▸ CONSIGNA
Reescribe el fragmento del texto sobre la Estrategia Ebro Resilience que empieza con las palabras "La reunión se" y termina con "de las crecidas.", sustituyendo "reunión" por "sesión".

▸ FRAGMENTO DEL DOCUMENTO
■ ■ ■
El Comité de Autoridades de la Estrategia Ebro Resilience ha renovado su compromiso institucional para seguir reduciendo el riesgo de inundaciones en el tramo medio del río, con la vista puesta en una nueva fase del proyecto financiado por la Unión Europea. El encuentro, en el que ha participado la consejera de Agricultura, Noemí Manzanos, ha servido para reforzar una línea de trabajo que, según ha destacado, se ha convertido en «un ejemplo de coordinación y buenos resultados».
La reunión se ha celebrado en el enclave de El Bocal, en Navarra, y ha contado con representantes del Ministerio para la Transición Ecológica, la Confederación Hidrográfica del Ebro y los gobiernos de La Rioja, Navarra y Aragón. Todos ellos han coincidido en la necesidad de seguir avanzando de forma conjunta para compatibilizar la actividad económica con la conservación del río y minimizar los daños de las crecidas.
■ ■ ■
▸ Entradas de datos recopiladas
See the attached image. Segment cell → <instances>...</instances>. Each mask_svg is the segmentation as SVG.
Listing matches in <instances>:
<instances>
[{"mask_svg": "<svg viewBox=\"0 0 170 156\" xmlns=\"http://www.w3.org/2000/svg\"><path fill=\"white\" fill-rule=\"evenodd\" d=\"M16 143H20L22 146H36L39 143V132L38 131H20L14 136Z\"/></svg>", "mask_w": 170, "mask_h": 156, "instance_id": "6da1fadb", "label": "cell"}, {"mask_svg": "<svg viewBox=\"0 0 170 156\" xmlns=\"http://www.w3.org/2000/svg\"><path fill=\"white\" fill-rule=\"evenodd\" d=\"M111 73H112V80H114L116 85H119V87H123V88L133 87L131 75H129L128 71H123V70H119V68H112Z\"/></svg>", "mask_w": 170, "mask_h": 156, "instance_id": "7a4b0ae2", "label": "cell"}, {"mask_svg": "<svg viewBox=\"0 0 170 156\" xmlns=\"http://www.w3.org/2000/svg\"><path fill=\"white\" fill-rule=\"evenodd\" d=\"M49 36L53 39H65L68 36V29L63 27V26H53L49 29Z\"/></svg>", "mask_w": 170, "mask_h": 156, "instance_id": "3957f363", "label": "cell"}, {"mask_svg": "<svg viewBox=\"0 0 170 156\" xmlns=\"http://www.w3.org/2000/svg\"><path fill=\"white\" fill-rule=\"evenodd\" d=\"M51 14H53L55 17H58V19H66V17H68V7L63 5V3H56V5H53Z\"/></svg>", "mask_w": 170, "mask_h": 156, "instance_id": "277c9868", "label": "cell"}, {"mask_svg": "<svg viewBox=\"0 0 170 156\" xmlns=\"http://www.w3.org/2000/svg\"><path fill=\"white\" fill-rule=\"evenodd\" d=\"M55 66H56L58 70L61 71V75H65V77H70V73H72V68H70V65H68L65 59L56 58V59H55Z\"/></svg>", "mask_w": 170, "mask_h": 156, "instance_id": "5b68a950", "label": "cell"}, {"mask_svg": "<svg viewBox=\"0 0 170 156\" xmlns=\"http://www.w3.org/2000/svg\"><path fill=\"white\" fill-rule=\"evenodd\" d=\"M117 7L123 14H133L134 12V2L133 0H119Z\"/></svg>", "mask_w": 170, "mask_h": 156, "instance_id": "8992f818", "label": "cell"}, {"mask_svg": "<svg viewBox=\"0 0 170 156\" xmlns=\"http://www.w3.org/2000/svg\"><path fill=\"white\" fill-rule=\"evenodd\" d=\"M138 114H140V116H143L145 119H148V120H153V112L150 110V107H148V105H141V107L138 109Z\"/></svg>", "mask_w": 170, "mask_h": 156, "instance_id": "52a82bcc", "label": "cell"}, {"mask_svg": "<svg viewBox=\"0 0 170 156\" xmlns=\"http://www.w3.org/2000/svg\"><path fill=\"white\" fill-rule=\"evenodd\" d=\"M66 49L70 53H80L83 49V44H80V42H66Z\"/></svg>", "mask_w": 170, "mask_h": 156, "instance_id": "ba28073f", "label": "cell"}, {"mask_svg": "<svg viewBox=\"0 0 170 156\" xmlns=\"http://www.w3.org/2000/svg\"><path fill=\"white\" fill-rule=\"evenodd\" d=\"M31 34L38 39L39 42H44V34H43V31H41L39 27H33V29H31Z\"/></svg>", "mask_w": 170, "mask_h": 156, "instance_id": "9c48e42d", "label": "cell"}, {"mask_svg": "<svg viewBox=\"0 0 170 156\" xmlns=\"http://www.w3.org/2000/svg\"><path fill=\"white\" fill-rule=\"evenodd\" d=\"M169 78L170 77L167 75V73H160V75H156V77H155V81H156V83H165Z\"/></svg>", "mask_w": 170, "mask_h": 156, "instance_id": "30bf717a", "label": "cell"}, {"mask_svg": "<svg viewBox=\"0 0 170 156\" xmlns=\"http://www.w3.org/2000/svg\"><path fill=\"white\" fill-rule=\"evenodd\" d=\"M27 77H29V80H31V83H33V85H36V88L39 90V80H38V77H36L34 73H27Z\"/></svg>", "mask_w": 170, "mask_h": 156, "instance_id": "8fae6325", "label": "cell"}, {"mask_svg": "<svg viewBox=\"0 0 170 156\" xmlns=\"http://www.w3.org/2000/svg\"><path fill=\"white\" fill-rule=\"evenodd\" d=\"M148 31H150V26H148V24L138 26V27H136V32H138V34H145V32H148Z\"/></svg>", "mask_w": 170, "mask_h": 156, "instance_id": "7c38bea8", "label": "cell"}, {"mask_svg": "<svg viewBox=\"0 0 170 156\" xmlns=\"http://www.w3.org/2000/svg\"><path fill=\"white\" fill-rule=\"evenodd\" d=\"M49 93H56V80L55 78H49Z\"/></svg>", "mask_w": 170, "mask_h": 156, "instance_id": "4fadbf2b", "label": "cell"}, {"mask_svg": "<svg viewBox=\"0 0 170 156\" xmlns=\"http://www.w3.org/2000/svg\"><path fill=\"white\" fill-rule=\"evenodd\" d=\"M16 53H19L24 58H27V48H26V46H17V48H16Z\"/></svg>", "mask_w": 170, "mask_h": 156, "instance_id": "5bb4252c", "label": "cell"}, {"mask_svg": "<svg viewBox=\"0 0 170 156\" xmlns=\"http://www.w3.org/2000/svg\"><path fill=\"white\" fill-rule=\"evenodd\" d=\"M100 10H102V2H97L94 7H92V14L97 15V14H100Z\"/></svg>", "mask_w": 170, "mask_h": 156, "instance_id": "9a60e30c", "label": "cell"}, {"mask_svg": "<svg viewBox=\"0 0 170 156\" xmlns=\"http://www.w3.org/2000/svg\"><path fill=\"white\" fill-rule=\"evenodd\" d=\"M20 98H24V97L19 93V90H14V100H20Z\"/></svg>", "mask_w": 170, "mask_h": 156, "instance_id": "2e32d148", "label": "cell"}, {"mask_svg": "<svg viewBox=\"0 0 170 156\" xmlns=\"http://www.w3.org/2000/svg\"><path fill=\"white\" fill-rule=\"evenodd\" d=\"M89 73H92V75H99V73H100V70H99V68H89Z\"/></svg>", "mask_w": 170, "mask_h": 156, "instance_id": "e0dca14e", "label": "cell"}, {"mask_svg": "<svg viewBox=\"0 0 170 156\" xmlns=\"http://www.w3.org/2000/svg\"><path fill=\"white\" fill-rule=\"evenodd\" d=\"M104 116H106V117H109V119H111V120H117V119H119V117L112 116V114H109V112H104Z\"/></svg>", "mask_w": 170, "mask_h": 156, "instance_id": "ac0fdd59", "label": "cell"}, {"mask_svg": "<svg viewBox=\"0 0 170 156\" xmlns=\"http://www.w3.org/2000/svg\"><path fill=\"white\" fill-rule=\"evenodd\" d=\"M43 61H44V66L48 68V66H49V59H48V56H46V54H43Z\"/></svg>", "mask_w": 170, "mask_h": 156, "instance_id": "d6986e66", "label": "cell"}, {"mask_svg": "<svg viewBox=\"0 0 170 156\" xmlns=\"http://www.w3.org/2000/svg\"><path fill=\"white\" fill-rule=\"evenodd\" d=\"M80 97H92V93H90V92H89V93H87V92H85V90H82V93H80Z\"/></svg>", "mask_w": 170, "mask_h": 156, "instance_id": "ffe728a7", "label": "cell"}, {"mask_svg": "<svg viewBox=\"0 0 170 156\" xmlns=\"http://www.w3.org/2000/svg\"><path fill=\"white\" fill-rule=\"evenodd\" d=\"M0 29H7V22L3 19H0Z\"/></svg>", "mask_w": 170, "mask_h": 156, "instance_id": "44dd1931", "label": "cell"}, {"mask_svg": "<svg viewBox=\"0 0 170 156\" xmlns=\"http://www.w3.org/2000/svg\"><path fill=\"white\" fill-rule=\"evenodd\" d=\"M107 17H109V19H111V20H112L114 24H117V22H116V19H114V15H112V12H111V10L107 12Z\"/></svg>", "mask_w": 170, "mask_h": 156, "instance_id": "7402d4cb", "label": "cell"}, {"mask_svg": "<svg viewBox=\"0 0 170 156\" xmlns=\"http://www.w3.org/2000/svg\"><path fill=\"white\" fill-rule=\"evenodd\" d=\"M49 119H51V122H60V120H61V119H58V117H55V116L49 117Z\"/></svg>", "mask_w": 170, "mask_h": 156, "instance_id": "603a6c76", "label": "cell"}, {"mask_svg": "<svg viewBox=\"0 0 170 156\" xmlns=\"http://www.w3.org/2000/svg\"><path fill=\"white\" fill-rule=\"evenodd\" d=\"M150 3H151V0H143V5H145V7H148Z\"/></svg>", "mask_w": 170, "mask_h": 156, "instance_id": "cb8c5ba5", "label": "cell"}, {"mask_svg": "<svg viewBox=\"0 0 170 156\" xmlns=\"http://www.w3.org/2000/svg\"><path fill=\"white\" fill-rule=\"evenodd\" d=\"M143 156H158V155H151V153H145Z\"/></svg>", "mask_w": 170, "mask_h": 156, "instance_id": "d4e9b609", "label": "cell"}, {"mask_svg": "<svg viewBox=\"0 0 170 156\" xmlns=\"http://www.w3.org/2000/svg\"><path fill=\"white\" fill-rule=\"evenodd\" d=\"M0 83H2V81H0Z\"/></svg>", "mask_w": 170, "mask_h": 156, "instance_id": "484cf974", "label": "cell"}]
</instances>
■ ■ ■
▸ RESPUESTA
La sesión se ha celebrado en el enclave de El Bocal, en Navarra, y ha contado con representantes del Ministerio para la Transición Ecológica, la Confederación Hidrográfica del Ebro y los gobiernos de La Rioja, Navarra y Aragón. Todos ellos han coincidido en la necesidad de seguir avanzando de forma conjunta para compatibilizar la actividad económica con la conservación del río y minimizar los daños de las crecidas.